In her book, “Seeing the Elephant: The Many Voices of the Oregon Trail” (2003), pages 198-199, Joyce Badgley Hunsaker includes passages from a diary or memoir of Fincelius Gray Burnett (Finn Burnett of Wyoming, frontiersman, 1844-1934) in which Finn Burnett says his uncle David was a captain of the second Lucy Bertram. Hunsaker reports Burnett as saying:

“Uncle David’s second clerk, Sam Clemens, used to count the sacks as the deck hands loaded them onto the boat. Then he’d count the barrels of lard as they’d come aboard. That’s right, Samuel Clemens. Mr. Mark Twain, himself. Of course, that’s before he was famous. I remember him being a rather spare-made man, quick-motioned, and spry. And in those days he was young. History made him out a river pilot, but I never knew him as such. To me, he was just Uncle David’s clerk.”

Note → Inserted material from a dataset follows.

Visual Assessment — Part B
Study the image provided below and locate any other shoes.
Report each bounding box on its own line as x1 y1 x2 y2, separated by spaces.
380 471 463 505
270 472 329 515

However, Hunsaker’s book includes both actual historical sources as well as fictionalized or imagined diary entries, and it’s not clear whether the Finn Burnett diary/memoir is real or imagined. In Hunsaker’s book, Burnett speculates that Twain’s character Huckleberry Finn may have been inspired by Burnett’s own childhood experiences growing up on the Mississippi River and traveling with his Uncle David on the Lucy Bertram.

Shown is the second Lucy Bertram, a 698-ton steamboat which plied the waters of the Mississippi from 1863 to 1878. The deckhands of the first Lucy Bertram, which was launched in 1847, were involved in a drunken riot in Pekin in 1851.